Die Entwicklung der modernen Parteien als fest gefügte Körperschaften war im Allgemeinen ein Vorgang des 18. und 19. Jahrhunderts, der stark vom Beispiel des englischen politischen Lebens beeinflusst war, wo sich zuerst Tories und Whigs im 18. Jahrhundert als relativ feste Parteien herausbildeten, die geschlossen zu bestimmten politischen Fragen Stellung nahmen und sich in der Staatsführung ablösten (Zweiparteiensystem). Schärfer umrissene Parteiengruppen bildeten sich in den amerikanischen Unabhängigkeitskämpfen und in der Französischen Revolution, dann in den deutschen Verfassungsbewegungen des „Vormärz“. In der Frankfurter Nationalversammlung begannen sie, sich in Deutschland klarer abzuzeichnen (liberale, demokratische und konservative Partei, Großdeutsche und Kleindeutsche). Auch äußerlich trat der Unterschied allmählich durch das Aufkommen einer besonderen Sitzordnung im Reichstag hervor: Die konservativen Parteien nahmen ihren Platz auf der (vom Präsidium aus gesehen) rechten Seite des Plenums ein (Rechte), die liberalen, demokratischen und sozialistischen Parteien saßen links (Linke), die katholisch-politischen Parteien in der Mitte (Zentrum). Im Unterschied zu England entwickelte sich in den kontinentalen Staaten das Mehrparteiensystem bis zur Parteizersplitterung..

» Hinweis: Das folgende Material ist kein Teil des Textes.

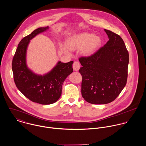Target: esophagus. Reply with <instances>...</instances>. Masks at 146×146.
I'll return each instance as SVG.
<instances>
[{
  "mask_svg": "<svg viewBox=\"0 0 146 146\" xmlns=\"http://www.w3.org/2000/svg\"><path fill=\"white\" fill-rule=\"evenodd\" d=\"M80 64L78 62H74L73 64V68L74 71H78L80 68Z\"/></svg>",
  "mask_w": 146,
  "mask_h": 146,
  "instance_id": "esophagus-1",
  "label": "esophagus"
}]
</instances>
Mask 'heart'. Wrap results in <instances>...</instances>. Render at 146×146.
I'll use <instances>...</instances> for the list:
<instances>
[{"instance_id":"1","label":"heart","mask_w":146,"mask_h":146,"mask_svg":"<svg viewBox=\"0 0 146 146\" xmlns=\"http://www.w3.org/2000/svg\"><path fill=\"white\" fill-rule=\"evenodd\" d=\"M102 44V39L92 33H82L72 35L66 40V47L60 45L61 48L66 54H69V48L71 50L81 49V54L89 56L95 54Z\"/></svg>"}]
</instances>
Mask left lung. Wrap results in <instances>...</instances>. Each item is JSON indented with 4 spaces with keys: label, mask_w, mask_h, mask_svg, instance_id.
Returning <instances> with one entry per match:
<instances>
[{
    "label": "left lung",
    "mask_w": 146,
    "mask_h": 146,
    "mask_svg": "<svg viewBox=\"0 0 146 146\" xmlns=\"http://www.w3.org/2000/svg\"><path fill=\"white\" fill-rule=\"evenodd\" d=\"M109 41L94 54L79 59L82 66L81 93L92 104H106L119 96L126 85L129 53L121 37L104 29Z\"/></svg>",
    "instance_id": "left-lung-1"
}]
</instances>
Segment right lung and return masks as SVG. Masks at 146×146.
I'll list each match as a JSON object with an SVG mask.
<instances>
[{
    "label": "right lung",
    "mask_w": 146,
    "mask_h": 146,
    "mask_svg": "<svg viewBox=\"0 0 146 146\" xmlns=\"http://www.w3.org/2000/svg\"><path fill=\"white\" fill-rule=\"evenodd\" d=\"M49 26L40 27L19 42L12 61L13 78L17 88L33 102L49 105L56 102L62 95V85L73 72V61H59L48 73L43 75L34 73L27 65L28 46L36 35L49 30Z\"/></svg>",
    "instance_id": "right-lung-1"
}]
</instances>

Ziel einer Partei oder einer Gruppe verwandter Parteien ist es, die Mehrheit im Parlament zu erhalten (Koalitionsparteien, Mehrheitspartei) und damit den politisch beherrschenden Einfluss zu gewinnen; ihre Gegner im Parlament sind dann die im Wahlkampf unterlegenen Oppositionsparteien. Das Wechselspiel der Parteien ist eine der Grundvoraussetzungen des modernen Verfassungslebens, besonders des parlamentarischen Systems. Wo eine Partei allein den wahren Volkswillen zu verkörpern vorgibt (als Mehrheit oder Minderheit) oder sich als Elite betrachtet, kommt es zum Einparteiensystem (z. B. in der Diktatur).
Gemäß Art. 21 GG muss die innere Ordnung aller Parteien der Bundesrepublik Deutschland demokratischen Grundsätzen entsprechen.
Als bestimmender Faktor erscheint in den demokratischen Parteien die Gesamtheit der Parteimitglieder, die durch ihre Delegierten den Parteikongress bilden und die Organe der Partei (Vorstand, Ausschüsse, Funktionäre) bestimmen oder kontrollieren, während umgekehrt in den diktatorischen Einparteiensystemen alle Macht in den Händen der Parteiorgane liegt. Anderen Parteien wird jede echte Betätigung unmöglich gemacht, wenn sie nicht überhaupt verboten werden. Die Parteien sind bestrebt, durch Beeinflussung der öffentlichen Meinung, durch Gewinnung neuer Anhänger (Propaganda) und durch Verfechtung ihrer Ziele in den Parlamenten u. a. öffentlichen Körperschaften ihre Zwecke zu erreichen; die nötigen Mittel werden durch Beiträge und Spenden der Mitglieder und sympathisierender Kreise aufgebracht, manchmal auch erzwungen. Dazu gibt es in der Bundesrepublik Deutschland auch staatliche Zuschüsse zu den Wahlkampfkosten der Parteien. Die einheitliche und möglichst wirkungsvolle Leistung der Partei zu sichern, ist vor allem eine Frage der Parteidisziplin, was eine Frage der inneren Geschlossenheit ist, die nicht selten auch durch äußerliche Mittel (Fraktionszwang) gesichert wird. Abweichungen von der Parteilinie können zum Ausschluss aus der Partei führen.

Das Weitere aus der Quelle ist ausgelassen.